REQUEST: Copy out the listing below word for word, from start to finish. Leave the pictures out of your copy.

EXCERPTED RECORDS:
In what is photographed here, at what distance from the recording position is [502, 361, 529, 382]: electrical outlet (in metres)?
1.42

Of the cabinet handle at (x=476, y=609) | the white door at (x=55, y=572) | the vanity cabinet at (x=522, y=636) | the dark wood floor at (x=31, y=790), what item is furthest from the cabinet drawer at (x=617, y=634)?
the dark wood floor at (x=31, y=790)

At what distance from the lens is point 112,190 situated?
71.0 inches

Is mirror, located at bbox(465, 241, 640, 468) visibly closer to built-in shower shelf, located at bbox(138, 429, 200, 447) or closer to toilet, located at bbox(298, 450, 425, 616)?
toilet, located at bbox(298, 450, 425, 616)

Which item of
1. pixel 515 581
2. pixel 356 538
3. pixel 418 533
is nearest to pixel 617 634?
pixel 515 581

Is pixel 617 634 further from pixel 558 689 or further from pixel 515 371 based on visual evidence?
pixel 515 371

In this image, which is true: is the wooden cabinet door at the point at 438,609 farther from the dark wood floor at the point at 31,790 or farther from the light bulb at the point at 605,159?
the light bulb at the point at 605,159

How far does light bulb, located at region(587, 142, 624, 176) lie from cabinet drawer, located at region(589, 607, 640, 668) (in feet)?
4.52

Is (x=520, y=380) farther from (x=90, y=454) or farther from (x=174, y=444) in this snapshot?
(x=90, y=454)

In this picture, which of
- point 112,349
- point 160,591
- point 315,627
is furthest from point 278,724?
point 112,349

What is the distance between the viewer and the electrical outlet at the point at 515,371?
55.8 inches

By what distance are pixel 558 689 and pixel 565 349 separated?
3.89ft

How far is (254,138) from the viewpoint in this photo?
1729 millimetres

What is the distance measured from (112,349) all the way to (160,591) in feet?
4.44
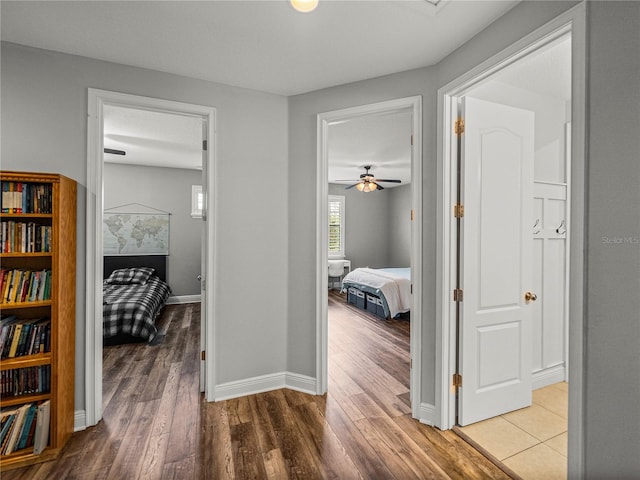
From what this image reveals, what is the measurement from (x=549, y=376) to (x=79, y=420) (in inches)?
149

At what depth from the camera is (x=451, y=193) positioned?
7.05 feet

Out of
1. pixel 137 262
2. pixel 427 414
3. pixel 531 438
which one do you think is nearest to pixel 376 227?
pixel 137 262

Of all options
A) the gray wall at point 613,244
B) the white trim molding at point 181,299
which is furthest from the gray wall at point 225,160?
the white trim molding at point 181,299

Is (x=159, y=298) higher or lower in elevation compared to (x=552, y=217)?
lower

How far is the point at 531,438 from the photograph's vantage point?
2.11 metres

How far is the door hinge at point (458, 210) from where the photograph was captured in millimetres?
2150

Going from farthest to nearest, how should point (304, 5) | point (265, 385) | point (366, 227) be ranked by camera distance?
point (366, 227), point (265, 385), point (304, 5)

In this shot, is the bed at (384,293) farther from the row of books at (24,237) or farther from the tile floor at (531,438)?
the row of books at (24,237)

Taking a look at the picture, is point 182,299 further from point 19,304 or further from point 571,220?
point 571,220

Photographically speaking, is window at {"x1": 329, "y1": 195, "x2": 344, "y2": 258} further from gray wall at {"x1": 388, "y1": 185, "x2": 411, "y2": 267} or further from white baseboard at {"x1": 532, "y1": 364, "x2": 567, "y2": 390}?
white baseboard at {"x1": 532, "y1": 364, "x2": 567, "y2": 390}

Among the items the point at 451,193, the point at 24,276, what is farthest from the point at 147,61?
the point at 451,193

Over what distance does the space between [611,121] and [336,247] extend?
7.18 meters

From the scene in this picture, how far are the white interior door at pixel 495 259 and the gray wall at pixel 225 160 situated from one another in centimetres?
147

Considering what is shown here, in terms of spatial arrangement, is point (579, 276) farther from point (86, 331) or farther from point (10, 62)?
point (10, 62)
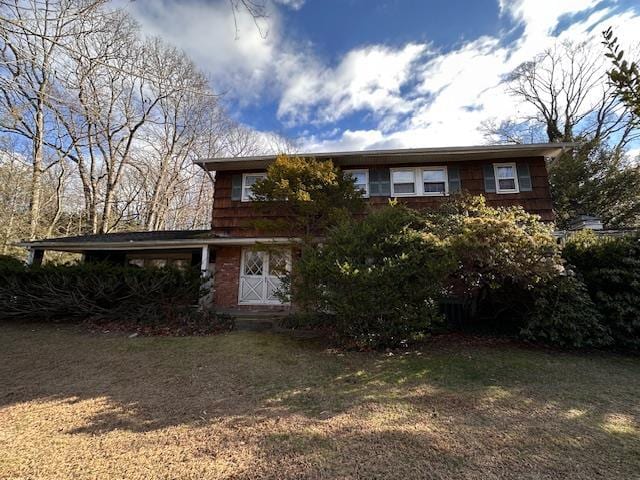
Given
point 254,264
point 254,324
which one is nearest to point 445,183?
point 254,264

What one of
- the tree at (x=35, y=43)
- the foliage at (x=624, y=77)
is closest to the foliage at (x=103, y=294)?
the tree at (x=35, y=43)

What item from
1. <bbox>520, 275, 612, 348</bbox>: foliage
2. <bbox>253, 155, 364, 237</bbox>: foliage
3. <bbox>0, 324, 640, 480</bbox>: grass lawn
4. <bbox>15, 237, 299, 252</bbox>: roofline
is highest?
<bbox>253, 155, 364, 237</bbox>: foliage

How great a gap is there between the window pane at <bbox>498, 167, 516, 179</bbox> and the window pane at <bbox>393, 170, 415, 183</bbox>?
2877 mm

THE RESPONSE:
In what is photographed here, at what distance from the recording position is [502, 361, 529, 382]: electrical outlet (in metres)?
1.42

Of the cabinet handle at (x=476, y=609) | the white door at (x=55, y=572) | the vanity cabinet at (x=522, y=636) | the dark wood floor at (x=31, y=790), what item is furthest from the cabinet drawer at (x=617, y=634)?
the dark wood floor at (x=31, y=790)

At what distance from the lens is point 112,190 situated?
71.0 inches

Is mirror, located at bbox(465, 241, 640, 468) visibly closer to built-in shower shelf, located at bbox(138, 429, 200, 447) or closer to toilet, located at bbox(298, 450, 425, 616)?
toilet, located at bbox(298, 450, 425, 616)

Which item of
1. pixel 515 581
2. pixel 356 538
3. pixel 418 533
is nearest to pixel 617 634?
pixel 515 581

Is pixel 617 634 further from pixel 558 689 or further from pixel 515 371 based on visual evidence?
pixel 515 371

In this image, which is true: is the wooden cabinet door at the point at 438,609 farther from the dark wood floor at the point at 31,790 or farther from the light bulb at the point at 605,159?
the light bulb at the point at 605,159

How far does light bulb, located at region(587, 142, 624, 176) lie from cabinet drawer, located at region(589, 607, 640, 668) (in feet)?
4.52

Is (x=520, y=380) farther from (x=90, y=454) or farther from (x=174, y=444) in this snapshot?
(x=90, y=454)

In this picture, which of
- point 112,349
- point 160,591
- point 315,627
is furthest from point 278,724?
point 112,349

What is the distance between the viewer and the electrical outlet at the point at 515,371?
55.8 inches

By what distance are pixel 558 689 and pixel 565 349 separated?
3.89ft

How far is (254,138) from the viewpoint in this photo?
1729 millimetres

What is the distance measured from (112,349) all the way to (160,591) in feet?
4.44
From what this image reveals, what is the measurement from (x=549, y=376) to (x=79, y=420) (in inches)?
149

At what depth from the camera is (x=451, y=193) positioned?
7.05 feet

Out of
1. pixel 137 262
2. pixel 427 414
3. pixel 531 438
which one do you think is nearest to pixel 376 227?
pixel 137 262

Of all options
A) the gray wall at point 613,244
B) the white trim molding at point 181,299
which is furthest from the gray wall at point 225,160?
the white trim molding at point 181,299

Is (x=159, y=298) higher or lower in elevation compared to (x=552, y=217)?
lower

How far is the point at 531,438 from the photograph's vantage point?
2.11 metres

How far is the door hinge at point (458, 210) from where the photograph was captured in millimetres?
2150

Going from farthest to nearest, how should point (304, 5) | point (265, 385) | point (366, 227) be ranked by camera distance?
point (366, 227), point (265, 385), point (304, 5)

In this shot, is the bed at (384,293) farther from the row of books at (24,237) or farther from the tile floor at (531,438)?
the row of books at (24,237)

Taking a look at the picture, is point 182,299 further from point 19,304 or further from point 571,220?
point 571,220

Photographically speaking, is window at {"x1": 329, "y1": 195, "x2": 344, "y2": 258} further from gray wall at {"x1": 388, "y1": 185, "x2": 411, "y2": 267} or further from white baseboard at {"x1": 532, "y1": 364, "x2": 567, "y2": 390}?
white baseboard at {"x1": 532, "y1": 364, "x2": 567, "y2": 390}

Among the items the point at 451,193, the point at 24,276, what is farthest from the point at 147,61?
the point at 451,193

Over what distance does the space between [611,121] and [336,247] extend?
7.18 meters

From the scene in this picture, how far are the white interior door at pixel 495 259 and the gray wall at pixel 225 160 situated from one another in centimetres?
147

Considering what is shown here, in terms of spatial arrangement, is point (579, 276) farther from point (86, 331) or farther from point (10, 62)?
point (10, 62)
Given
point 254,264
point 254,324
which one is nearest to point 445,183?
point 254,264

What one of
- the tree at (x=35, y=43)
- the foliage at (x=624, y=77)
is closest to the foliage at (x=103, y=294)?
the tree at (x=35, y=43)

What item from
1. <bbox>520, 275, 612, 348</bbox>: foliage
2. <bbox>253, 155, 364, 237</bbox>: foliage
3. <bbox>0, 324, 640, 480</bbox>: grass lawn
4. <bbox>15, 237, 299, 252</bbox>: roofline
is highest?
<bbox>253, 155, 364, 237</bbox>: foliage

How great a gap is there between the window pane at <bbox>498, 167, 516, 179</bbox> and the window pane at <bbox>393, 170, 415, 183</bbox>?
2877 mm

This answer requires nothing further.